Mówi: | Jarosław Zagórowski |
Funkcja: | Prezes |
Firma: | Jastrzębska Spółka Węglowa |
Prezes JSW: emerytury górnicze to sprawa lekarzy, a nie polityków czy menadżerów
Emeryturami górniczymi powinni zająć się lekarze medycyny pracy, a nie politycy – uważa prezes Jastrzębskiej Spółki Węglowej. Według niego obecny system przywilejów górniczych powinien jednak zostać zmieniony. Podstawą jest jednak rzetelne określenie, które zadania wykonywane w górnictwie są szkodliwe dla zdrowia, a które nie. Rząd już pod koniec 2011 roku zapowiedział odebranie części przywilejów górniczych, tak by na emeryturę przechodziły jedynie osoby, które zajmują się bezpośrednio wydobyciem.

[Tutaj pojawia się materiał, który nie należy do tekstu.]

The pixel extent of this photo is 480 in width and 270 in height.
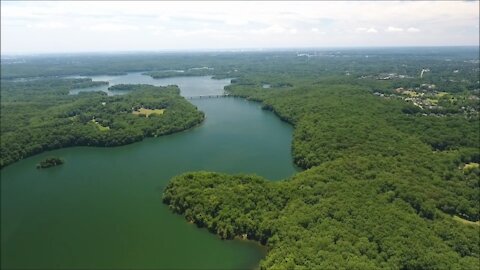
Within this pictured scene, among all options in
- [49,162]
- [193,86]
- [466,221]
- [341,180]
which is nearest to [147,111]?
[49,162]

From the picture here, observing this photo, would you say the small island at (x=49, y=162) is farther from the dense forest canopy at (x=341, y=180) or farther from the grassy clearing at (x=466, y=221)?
the grassy clearing at (x=466, y=221)

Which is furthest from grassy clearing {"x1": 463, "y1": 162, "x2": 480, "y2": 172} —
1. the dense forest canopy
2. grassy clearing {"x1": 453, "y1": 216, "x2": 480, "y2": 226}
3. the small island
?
the small island

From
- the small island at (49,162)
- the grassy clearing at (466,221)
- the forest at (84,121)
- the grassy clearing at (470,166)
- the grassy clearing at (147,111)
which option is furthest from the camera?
the grassy clearing at (147,111)

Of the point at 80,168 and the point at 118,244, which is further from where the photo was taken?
the point at 80,168

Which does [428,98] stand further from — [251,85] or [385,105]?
[251,85]

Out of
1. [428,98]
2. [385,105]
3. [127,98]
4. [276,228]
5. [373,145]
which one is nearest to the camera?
[276,228]

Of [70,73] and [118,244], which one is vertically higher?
[70,73]

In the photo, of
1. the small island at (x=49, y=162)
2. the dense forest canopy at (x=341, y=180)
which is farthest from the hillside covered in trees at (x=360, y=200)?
the small island at (x=49, y=162)

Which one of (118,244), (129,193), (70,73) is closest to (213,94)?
(129,193)

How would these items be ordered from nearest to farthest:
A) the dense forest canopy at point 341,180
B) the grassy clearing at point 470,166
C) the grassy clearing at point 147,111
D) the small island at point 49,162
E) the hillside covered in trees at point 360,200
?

– Jestem przekonany, że emeryturami górniczymi powinni zająć się lekarze medycyny pracy. Nie powinni się tym zajmować ani politycy, ani górnicy, ani my jako menadżerowie – mówi Jarosław Zagórowski w wywiadzie dla Agencji Informacyjnej Newseria.
Zdaniem prezesa czołowej spółki produkującej węgiel koksowy, przywileje dla części górników są uzasadnione trudem pracy przy wydobyciu i jej szkodliwością dla zdrowia. Określenie tego, które konkretnie zajęcia są dla organizmu najbardziej niebezpieczne, powinno leżeć w gestii lekarzy.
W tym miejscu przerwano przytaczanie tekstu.